GARDAI investigating the murder of Sophie Toscan du Plantier kept an extensive log of journalists reporting on the story, as well as secretly recording them, according to documents released to Ian Bailey's legal team.
The index – entitled Press Interaction Record – lists more than 80 journalists and the media outlet they represented. The log was created a week after Sophie Toscan du Plantier was murdered on December 1996, first in handwritten form and later on a computer. Each journalist appears to have a corresponding number.
Many of the 80 journalists on the log were also secretly taped when they telephoned Bandon garda station in West Cork.
The actual recording of journalists' telephone calls began in April 1997 and continued for more than two months, the Sunday Independent has learnt. Those taped include foreign journalists, along with national and regional reporters.
It emerged last week that journalists, a large number of gardai and at least two key witnesses, are among those who feature on 133 secretly taped calls in and out of Bandon garda station.
Forty-four of the 133 taped calls are between gardai and journalists.
An index prepared by gardai shows that all of the calls were recorded between April and June, 1997 – a time of intense activity in the Du Plantier investigation. Each call is timed and dated.
Garda sources said it was highly unusual for detectives to keep an index of journalists as part of a murder inquiry and raises further questions about the role of the media in the case.
The log of journalists and their taped conversations will be closely scrutinised by Mr Bailey's legal team to support their claim that gardai used the media to implicate him in the crime.
Mr Bailey, himself a journalist, emerged as the gardai's prime suspect within days of Ms Du Plantier's murder. He is suing the State for wrongful arrest and alleges that gardai used the media to incriminate him.
At a brief hearing of his case on Friday, the High Court was told that the level of contact between journalists and gardai at the time of the murder investigation was "beyond belief".
The recordings are due to be released to Ian Bailey's legal team imminently. It is understood that in addition to the 133 tapes, gardai are also working on transcribing a second tranche of secret recordings, the details of which have yet to be released to Ian Bailey's legal team.
The index of the 133 calls shows that 18 are between Detective Garda Jim Fitzgerald and Martin Graham, a local drug user who claimed he was offered cash and drugs to get information from Bailey; 36 are between Detective Garda Jim Fitzgerald and Marie Farrell, a local shopkeeper who gave incriminating evidence placing Mr Bailey close to the murder scene (she later withdrew her evidence, claiming she had been pressured by gardai); 37 are of a large number of gardai in Bandon discussing the case internally. Forty-two are recordings of calls from journalists to Bandon garda station.
The Sunday Independent has also learnt that a sensitive telephone conference about the murder held between senior officers in Bandon and the force headquarters in Dublin was also recorded.
It has emerged that one staff member at Bandon garda station was solely responsible for maintaining a log of the recorded telephone conversations. According to sources, they were kept in boxes in a secure room in Bandon garda station.

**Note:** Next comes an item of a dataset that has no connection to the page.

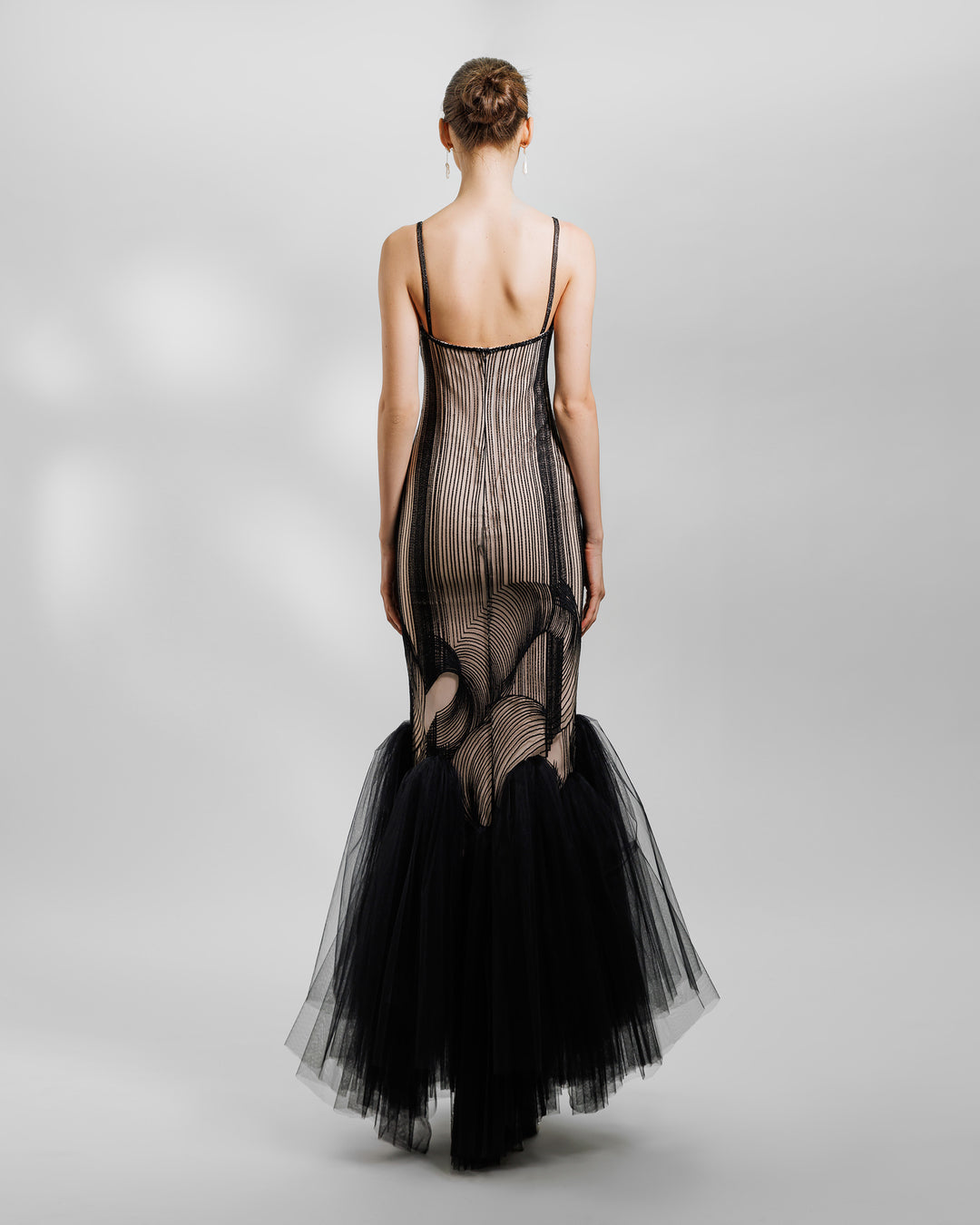 The back of an embroidered pattern black slim-cut dress with a gathered tulle hemline.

The staff member responsible for storing the tapes retrieved them from storage last autumn, after a senior officer was dispatched from headquarters to Bandon to start the discovery process. Sources said current management at Bandon garda station were unaware the tape recordings existed until they were presented to senior officers.
The Oireachtas public service oversight committee is to seek advice on whether it can investigate the state's role in Ian Bailey's case.
The DPP's office had concerns about the Garda handling of the murder investigation in 2001, but it is not clear whether any action was taken on them.
Ms Toscan du Plantier was murdered in Toormore near Schull, west Cork, in December 1996. Ian Bailey emerged as the Garda's prime suspect. He was arrested twice but was released without charge. A report by the Director of Public Prosecutions was later highly critical of the garda investigation.
Ian Bailey's legal action against the State has been adjourned to May 9. The case is due to be heard in November at the earliest.